**Aufgabe:**
Gib sämtliche folgenden Einträge Zeile für Zeile wieder, ohne ein Zeichen zu ändern.

------ Vorliegende Einträge ------

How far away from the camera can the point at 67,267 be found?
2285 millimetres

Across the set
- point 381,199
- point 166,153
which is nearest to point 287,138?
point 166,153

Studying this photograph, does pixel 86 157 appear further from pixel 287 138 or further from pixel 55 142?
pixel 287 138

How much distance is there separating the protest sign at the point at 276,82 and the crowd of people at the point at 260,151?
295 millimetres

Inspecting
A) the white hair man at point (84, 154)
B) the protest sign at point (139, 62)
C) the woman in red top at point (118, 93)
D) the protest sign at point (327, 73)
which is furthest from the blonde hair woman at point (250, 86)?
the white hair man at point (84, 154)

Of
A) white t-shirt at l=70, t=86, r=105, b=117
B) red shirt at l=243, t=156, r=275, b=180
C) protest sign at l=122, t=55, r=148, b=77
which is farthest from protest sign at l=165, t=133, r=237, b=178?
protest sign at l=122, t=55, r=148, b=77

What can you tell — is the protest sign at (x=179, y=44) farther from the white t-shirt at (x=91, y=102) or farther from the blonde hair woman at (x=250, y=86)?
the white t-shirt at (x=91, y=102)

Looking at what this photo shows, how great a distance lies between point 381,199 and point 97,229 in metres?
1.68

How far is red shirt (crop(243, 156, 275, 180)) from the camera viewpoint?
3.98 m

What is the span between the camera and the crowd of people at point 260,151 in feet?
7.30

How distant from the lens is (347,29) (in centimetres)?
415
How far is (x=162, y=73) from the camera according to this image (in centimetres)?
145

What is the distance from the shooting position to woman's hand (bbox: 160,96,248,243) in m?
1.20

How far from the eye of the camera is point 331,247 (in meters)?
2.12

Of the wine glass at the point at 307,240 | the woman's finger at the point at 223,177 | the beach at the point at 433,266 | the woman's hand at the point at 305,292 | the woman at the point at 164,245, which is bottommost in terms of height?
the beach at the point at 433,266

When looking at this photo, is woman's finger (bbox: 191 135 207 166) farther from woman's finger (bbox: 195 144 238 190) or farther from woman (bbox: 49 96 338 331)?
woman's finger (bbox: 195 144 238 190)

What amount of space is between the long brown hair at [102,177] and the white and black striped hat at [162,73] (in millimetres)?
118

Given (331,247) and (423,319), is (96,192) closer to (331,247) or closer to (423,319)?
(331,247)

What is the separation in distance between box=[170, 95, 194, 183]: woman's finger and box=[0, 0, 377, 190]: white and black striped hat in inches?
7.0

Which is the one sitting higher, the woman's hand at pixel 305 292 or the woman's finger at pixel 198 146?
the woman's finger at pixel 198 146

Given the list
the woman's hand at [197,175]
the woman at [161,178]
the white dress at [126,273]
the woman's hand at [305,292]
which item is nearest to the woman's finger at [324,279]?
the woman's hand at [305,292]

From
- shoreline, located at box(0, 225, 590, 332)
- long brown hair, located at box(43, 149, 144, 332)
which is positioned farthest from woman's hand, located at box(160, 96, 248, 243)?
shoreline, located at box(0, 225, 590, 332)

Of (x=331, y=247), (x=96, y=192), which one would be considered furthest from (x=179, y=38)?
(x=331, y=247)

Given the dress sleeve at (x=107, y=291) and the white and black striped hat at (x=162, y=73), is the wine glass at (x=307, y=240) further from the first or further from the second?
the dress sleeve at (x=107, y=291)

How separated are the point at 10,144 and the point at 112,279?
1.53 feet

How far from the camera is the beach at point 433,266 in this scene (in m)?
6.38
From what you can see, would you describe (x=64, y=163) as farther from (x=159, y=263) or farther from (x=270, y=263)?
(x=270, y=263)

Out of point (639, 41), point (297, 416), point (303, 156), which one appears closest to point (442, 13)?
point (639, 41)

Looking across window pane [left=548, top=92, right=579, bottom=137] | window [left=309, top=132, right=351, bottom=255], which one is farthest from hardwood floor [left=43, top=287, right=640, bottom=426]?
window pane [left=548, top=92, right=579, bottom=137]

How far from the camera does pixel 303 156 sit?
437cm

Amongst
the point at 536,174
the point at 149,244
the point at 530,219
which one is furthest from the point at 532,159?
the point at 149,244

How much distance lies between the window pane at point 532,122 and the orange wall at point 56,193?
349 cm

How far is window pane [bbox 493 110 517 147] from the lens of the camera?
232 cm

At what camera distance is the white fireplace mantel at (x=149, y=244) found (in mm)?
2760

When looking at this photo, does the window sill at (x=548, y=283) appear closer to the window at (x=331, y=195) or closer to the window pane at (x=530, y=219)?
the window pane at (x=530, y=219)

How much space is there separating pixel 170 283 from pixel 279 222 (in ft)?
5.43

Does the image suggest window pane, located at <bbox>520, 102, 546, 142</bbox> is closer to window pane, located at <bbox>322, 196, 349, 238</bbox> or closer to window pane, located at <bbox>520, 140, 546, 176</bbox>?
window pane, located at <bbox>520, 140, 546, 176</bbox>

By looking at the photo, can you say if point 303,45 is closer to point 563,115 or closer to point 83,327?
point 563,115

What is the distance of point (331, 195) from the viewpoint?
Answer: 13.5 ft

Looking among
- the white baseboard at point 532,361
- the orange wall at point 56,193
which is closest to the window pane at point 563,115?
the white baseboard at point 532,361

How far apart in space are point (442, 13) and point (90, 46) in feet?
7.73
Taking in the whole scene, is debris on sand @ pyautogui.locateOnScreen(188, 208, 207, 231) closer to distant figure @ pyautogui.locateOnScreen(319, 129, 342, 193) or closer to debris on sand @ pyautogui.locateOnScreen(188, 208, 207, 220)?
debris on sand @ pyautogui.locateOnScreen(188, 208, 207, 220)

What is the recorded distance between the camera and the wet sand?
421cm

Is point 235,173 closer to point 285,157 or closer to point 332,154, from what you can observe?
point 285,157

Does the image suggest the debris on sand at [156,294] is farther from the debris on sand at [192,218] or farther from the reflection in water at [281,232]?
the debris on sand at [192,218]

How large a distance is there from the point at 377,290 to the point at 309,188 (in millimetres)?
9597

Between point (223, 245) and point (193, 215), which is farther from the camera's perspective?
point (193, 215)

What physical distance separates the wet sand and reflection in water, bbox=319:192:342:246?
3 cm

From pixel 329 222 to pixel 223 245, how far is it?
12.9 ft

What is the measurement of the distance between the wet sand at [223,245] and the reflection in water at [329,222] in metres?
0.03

------

**Ergebnis:**
How far away from the camera can the point at 67,267 be found?
2285 millimetres

Across the set
- point 381,199
- point 166,153
which is nearest to point 287,138?
point 166,153

Studying this photograph, does pixel 86 157 appear further from pixel 287 138 or further from pixel 55 142?
pixel 287 138

How much distance is there separating the protest sign at the point at 276,82 and the crowd of people at the point at 260,151?
295 millimetres

Inspecting
A) the white hair man at point (84, 154)
B) the protest sign at point (139, 62)
C) the woman in red top at point (118, 93)
D) the protest sign at point (327, 73)
which is furthest from the blonde hair woman at point (250, 86)?
the white hair man at point (84, 154)

Of
A) white t-shirt at l=70, t=86, r=105, b=117
B) red shirt at l=243, t=156, r=275, b=180
C) protest sign at l=122, t=55, r=148, b=77
which is farthest from protest sign at l=165, t=133, r=237, b=178?
protest sign at l=122, t=55, r=148, b=77

What can you tell — is the protest sign at (x=179, y=44) farther from the white t-shirt at (x=91, y=102) or farther from the blonde hair woman at (x=250, y=86)?
the white t-shirt at (x=91, y=102)

Looking at what this photo shows, how great a distance lies between point 381,199 and point 97,229 in metres?
1.68

How far is red shirt (crop(243, 156, 275, 180)) from the camera viewpoint?
3.98 m

What is the span between the camera and the crowd of people at point 260,151 in feet?
7.30

How distant from the lens is (347,29) (in centimetres)?
415
How far is (x=162, y=73) from the camera according to this image (in centimetres)?
145

What is the distance from the shooting position to woman's hand (bbox: 160,96,248,243) in m?
1.20

How far from the eye of the camera is point 331,247 (in meters)?
2.12

Of the wine glass at the point at 307,240 | the woman's finger at the point at 223,177 | the beach at the point at 433,266 | the woman's hand at the point at 305,292 | the woman at the point at 164,245, which is bottommost in terms of height?
the beach at the point at 433,266

When looking at this photo, is woman's finger (bbox: 191 135 207 166) farther from woman's finger (bbox: 195 144 238 190) or farther from woman (bbox: 49 96 338 331)?
woman's finger (bbox: 195 144 238 190)

What amount of space is between the long brown hair at [102,177] and the white and black striped hat at [162,73] (in millimetres)?
118

Given (331,247) and (423,319), is (96,192) closer to (331,247) or closer to (423,319)?
(331,247)

What is the separation in distance between box=[170, 95, 194, 183]: woman's finger and box=[0, 0, 377, 190]: white and black striped hat in inches?
7.0

Which is the one sitting higher, the woman's hand at pixel 305 292 or the woman's finger at pixel 198 146?
the woman's finger at pixel 198 146

Given the list
the woman's hand at [197,175]
the woman at [161,178]
the white dress at [126,273]
the woman's hand at [305,292]
which item is nearest to the woman's finger at [324,279]?
the woman's hand at [305,292]

From
- shoreline, located at box(0, 225, 590, 332)
- long brown hair, located at box(43, 149, 144, 332)
which is positioned farthest from woman's hand, located at box(160, 96, 248, 243)?
shoreline, located at box(0, 225, 590, 332)

Of (x=331, y=247), (x=96, y=192), which one would be considered furthest from (x=179, y=38)?
(x=331, y=247)

Given the dress sleeve at (x=107, y=291) and the white and black striped hat at (x=162, y=73), is the wine glass at (x=307, y=240) further from the first or further from the second?
the dress sleeve at (x=107, y=291)

How separated are the point at 10,144 and the point at 112,279?
1.53 feet

How far from the camera is the beach at point 433,266 in this scene (in m)?
6.38
From what you can see, would you describe (x=64, y=163) as farther from (x=159, y=263) or farther from (x=270, y=263)?
(x=270, y=263)

Out of point (639, 41), point (297, 416), point (303, 156), which one appears closest to point (442, 13)?
point (639, 41)

Looking across window pane [left=548, top=92, right=579, bottom=137] | window [left=309, top=132, right=351, bottom=255], which one is farthest from hardwood floor [left=43, top=287, right=640, bottom=426]?
window pane [left=548, top=92, right=579, bottom=137]

How far from the camera does pixel 303 156 sit?
437cm

Amongst
the point at 536,174
the point at 149,244
the point at 530,219
which one is furthest from the point at 532,159?
the point at 149,244

How much distance lies between the window pane at point 532,122 and the orange wall at point 56,193?
349 cm

How far is window pane [bbox 493 110 517 147] from the lens of the camera?
232 cm

At what camera distance is the white fireplace mantel at (x=149, y=244) found (in mm)?
2760

When looking at this photo, does the window sill at (x=548, y=283) appear closer to the window at (x=331, y=195) or closer to the window pane at (x=530, y=219)?
the window pane at (x=530, y=219)

How much space is there separating pixel 170 283 from pixel 279 222 (in ft)?
5.43

Does the image suggest window pane, located at <bbox>520, 102, 546, 142</bbox> is closer to window pane, located at <bbox>322, 196, 349, 238</bbox> or closer to window pane, located at <bbox>520, 140, 546, 176</bbox>?
window pane, located at <bbox>520, 140, 546, 176</bbox>

By looking at the photo, can you say if point 303,45 is closer to point 563,115 or closer to point 83,327?
point 563,115

What is the distance of point (331, 195) from the viewpoint?
Answer: 13.5 ft

Looking among
- the white baseboard at point 532,361
- the orange wall at point 56,193
which is closest to the window pane at point 563,115?
the white baseboard at point 532,361

How far apart in space are point (442, 13) and point (90, 46) in feet?
7.73
Taking in the whole scene, is debris on sand @ pyautogui.locateOnScreen(188, 208, 207, 231) closer to distant figure @ pyautogui.locateOnScreen(319, 129, 342, 193) or closer to debris on sand @ pyautogui.locateOnScreen(188, 208, 207, 220)?
debris on sand @ pyautogui.locateOnScreen(188, 208, 207, 220)

What is the recorded distance between the camera and the wet sand?
421cm

Is point 235,173 closer to point 285,157 or closer to point 332,154, from what you can observe?
point 285,157

Does the image suggest the debris on sand at [156,294] is farther from the debris on sand at [192,218] or farther from the reflection in water at [281,232]?
the debris on sand at [192,218]

How large a distance is there from the point at 377,290 to the point at 309,188 (in millimetres)?
9597

Between point (223, 245) and point (193, 215), which is farther from the camera's perspective?
point (193, 215)

What physical distance separates the wet sand and reflection in water, bbox=319:192:342:246?
3 cm

From pixel 329 222 to pixel 223 245, how far is it?
12.9 ft

What is the measurement of the distance between the wet sand at [223,245] and the reflection in water at [329,222] in metres?
0.03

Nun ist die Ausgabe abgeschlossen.